Written for different audiences at different levels, these three books explore the political, legal, and moral principles at play in South Africa's ongoing Truth and Reconciliation Commission (TRC). Meredith offers a lively journalistic description of the background and operation of the commission, its major dramatis personae, and the findings in its voluminous 1998 report. An afterword by Tina Rosenberg sets the South African exercise in the context of truth commissions in Latin America, eastern Europe, and elsewhere. Villa-Vicencio and Verwoerd have assembled 28 essays that collectively survey the origins, philosophy, achievements, and weaknesses of the commission.

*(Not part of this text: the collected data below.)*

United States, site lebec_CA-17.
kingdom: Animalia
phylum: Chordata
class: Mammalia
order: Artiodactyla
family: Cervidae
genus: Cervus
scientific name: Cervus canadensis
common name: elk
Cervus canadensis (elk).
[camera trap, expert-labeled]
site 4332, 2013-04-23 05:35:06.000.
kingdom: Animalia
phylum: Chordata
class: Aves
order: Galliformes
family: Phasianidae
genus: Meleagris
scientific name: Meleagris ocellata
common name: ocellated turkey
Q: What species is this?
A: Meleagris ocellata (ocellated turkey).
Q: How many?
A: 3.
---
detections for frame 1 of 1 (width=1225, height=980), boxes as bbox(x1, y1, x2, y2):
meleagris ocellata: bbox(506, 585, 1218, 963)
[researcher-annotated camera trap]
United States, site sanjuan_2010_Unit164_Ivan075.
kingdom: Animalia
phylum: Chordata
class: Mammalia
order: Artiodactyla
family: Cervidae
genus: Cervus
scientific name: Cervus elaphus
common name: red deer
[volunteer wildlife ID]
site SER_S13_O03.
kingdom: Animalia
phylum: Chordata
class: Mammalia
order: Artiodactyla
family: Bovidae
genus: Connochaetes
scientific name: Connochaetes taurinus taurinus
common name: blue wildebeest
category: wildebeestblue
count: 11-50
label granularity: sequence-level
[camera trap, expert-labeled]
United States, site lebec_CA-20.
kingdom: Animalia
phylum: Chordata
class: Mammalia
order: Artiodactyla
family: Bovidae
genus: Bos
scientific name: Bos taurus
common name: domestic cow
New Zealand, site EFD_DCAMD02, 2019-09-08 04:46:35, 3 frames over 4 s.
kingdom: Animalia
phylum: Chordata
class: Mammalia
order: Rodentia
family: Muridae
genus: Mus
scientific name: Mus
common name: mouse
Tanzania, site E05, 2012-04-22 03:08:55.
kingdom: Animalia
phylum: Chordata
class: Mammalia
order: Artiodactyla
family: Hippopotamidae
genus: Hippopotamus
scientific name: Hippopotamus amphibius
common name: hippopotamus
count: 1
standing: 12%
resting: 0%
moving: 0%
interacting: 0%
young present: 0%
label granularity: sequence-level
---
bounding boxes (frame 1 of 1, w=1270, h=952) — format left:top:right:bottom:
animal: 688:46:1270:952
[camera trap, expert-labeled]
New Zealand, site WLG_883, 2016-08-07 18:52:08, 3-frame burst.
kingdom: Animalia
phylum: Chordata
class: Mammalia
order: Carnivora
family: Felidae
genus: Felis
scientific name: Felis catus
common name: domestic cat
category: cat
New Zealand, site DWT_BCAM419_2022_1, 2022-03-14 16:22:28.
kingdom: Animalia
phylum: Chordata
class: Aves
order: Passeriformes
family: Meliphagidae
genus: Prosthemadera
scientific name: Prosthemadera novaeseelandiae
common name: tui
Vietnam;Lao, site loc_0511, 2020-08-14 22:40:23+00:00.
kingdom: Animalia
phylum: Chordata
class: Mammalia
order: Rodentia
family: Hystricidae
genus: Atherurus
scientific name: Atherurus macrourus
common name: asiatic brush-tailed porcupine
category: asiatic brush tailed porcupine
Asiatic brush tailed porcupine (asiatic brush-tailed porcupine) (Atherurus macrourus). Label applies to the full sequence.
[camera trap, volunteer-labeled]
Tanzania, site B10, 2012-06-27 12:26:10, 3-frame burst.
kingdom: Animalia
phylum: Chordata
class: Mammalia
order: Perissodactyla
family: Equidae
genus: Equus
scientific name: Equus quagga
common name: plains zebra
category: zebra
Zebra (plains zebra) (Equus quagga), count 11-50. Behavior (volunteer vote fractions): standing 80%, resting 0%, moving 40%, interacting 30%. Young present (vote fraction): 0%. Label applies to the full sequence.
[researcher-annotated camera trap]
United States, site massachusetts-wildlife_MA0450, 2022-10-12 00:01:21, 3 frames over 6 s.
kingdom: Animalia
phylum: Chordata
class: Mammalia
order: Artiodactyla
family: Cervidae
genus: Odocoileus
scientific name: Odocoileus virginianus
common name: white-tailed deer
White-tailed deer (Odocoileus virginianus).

Readers will need some prior familiarity with South Africa's history and the workings of the TRC to absorb the full import of many of these intellectual reflections, which are written mainly for a South African audience. The authors, some of whom are prominent figures, are drawn from all South African ethnic groups. The more specialized work edited by Cochrane and his colleagues illuminates how South African religious organizations sought to explain, apologize for, or in some cases justify to the TRC their actions and inactions during the apartheid era. All three books are important tools for understanding what some commentators have judged to be the world's most effective national truth commission to date.